Speaking for myself only (I am a recent retiree), I dare say that I am one of not many Singaporeans who understand how CPF was structured, i.e. OA, SA, RA, minimum sum, CPF Life and other private investments using funds from the OA and SA.
Long before I retired, some two decades ago, I was already using my OA account to invest in stocks, unit trusts, insurance policies, etc. Maybe I am not a very savvy investment but none of my investments these years, including those made with cash, gives me a yield of 4% or more. So over the years, I decided that leaving my money in the SA would provide me with a better yield.
A few years before I retired, I went to the CPF office three times to make in-depth enquiries about what I could or could not do with my OA and SA upon turning 55 so that I could out my sums on what was best for me. I made extensive consultations with my bank representative and separately with my financial planner on what would be good for me to maximise my SA and soon-to-come RA but unfortunately could not find something that matched 4% and which would protect my principal. These financial professionals, whom I trust, actually advised me to leave my funds in SA and RA! At least for now until they can find something to satisfy my risk-averse appetite and the 4%.
Because of my age, CPF Life is not mandatory for me although I could opt for it. I have yet to decide if I would opt for it or draw down the Minimum Sum on a monthly withdrawal basis which potentially is a better option for me.
I could easily use my property to provide the 50% MS pledge, but again I am not able to find any fairly safe investment that provides a yield of 4%. If there is one and which is relatively safe, CPF rules allow me to withdraw 50% of the current MS out immediately if I use my property for the 50% pledge.
So I hope those Singaporeans who go online claiming that retirees, for which I am one, are conned by CPF, etc. They should not do this unless they sufficiently know the intricacies of CPF and the investment environment for those who are risk averse and not risk takers but who still want to have some yields from their CPF money.

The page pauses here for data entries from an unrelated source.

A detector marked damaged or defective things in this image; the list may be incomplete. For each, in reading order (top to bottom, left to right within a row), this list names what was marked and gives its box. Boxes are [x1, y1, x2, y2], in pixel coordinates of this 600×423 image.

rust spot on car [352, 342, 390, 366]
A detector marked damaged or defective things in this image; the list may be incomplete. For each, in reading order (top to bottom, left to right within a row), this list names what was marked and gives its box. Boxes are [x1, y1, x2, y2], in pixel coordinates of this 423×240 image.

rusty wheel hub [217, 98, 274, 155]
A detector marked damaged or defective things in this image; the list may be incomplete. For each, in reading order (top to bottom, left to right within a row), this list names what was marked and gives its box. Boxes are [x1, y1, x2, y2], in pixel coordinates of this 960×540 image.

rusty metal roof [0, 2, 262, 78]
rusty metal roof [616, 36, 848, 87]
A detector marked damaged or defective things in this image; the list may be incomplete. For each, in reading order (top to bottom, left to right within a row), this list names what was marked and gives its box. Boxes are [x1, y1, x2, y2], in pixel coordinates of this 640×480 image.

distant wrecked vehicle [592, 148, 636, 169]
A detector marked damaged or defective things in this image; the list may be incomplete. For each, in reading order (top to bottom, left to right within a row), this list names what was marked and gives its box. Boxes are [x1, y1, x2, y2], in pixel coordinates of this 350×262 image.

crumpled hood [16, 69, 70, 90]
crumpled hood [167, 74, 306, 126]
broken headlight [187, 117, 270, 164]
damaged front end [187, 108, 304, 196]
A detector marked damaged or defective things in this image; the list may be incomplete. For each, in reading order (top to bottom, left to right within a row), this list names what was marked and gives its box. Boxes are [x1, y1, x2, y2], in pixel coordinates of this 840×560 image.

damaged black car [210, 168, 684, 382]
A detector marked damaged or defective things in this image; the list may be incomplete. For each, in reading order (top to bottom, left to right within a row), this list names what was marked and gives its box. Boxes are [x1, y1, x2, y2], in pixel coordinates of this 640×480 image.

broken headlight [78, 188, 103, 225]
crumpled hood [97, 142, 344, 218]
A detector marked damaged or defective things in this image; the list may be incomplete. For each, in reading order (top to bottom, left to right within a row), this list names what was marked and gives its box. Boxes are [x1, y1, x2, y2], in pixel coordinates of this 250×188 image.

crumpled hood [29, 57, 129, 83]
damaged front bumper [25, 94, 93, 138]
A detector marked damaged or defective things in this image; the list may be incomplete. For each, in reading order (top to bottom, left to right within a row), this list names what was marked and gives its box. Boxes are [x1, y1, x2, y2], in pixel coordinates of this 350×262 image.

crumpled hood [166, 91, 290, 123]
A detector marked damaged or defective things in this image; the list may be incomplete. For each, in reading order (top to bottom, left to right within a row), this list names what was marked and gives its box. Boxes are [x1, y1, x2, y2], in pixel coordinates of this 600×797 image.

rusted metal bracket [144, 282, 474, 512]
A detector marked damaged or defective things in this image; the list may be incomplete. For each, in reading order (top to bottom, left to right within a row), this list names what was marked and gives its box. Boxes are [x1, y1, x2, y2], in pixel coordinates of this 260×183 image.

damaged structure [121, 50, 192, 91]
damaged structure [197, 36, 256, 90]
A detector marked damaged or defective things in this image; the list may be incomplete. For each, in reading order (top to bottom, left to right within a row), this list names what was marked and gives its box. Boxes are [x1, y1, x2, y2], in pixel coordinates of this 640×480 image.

For sure there will be Singaporeans, including retirees or to-be retirees, who are not happy with the MS issue but surely there will also be Singaporeans (am not sure if the latter is more than the former but no matter) who did/do their sums and consultations and made/make a considered judgement that the MS is not a bad idea afterall.
But I support the notion that the PAP government has never done well in communicating with the people and so much of their policies are so complicated that it demands a lot from the people to understand them; CPF is a classic example. So even those policies which are good are so shrouded in complexities such that they invite confusion, criticism and wrath. If only PAP would learn to communicate simply and effectively.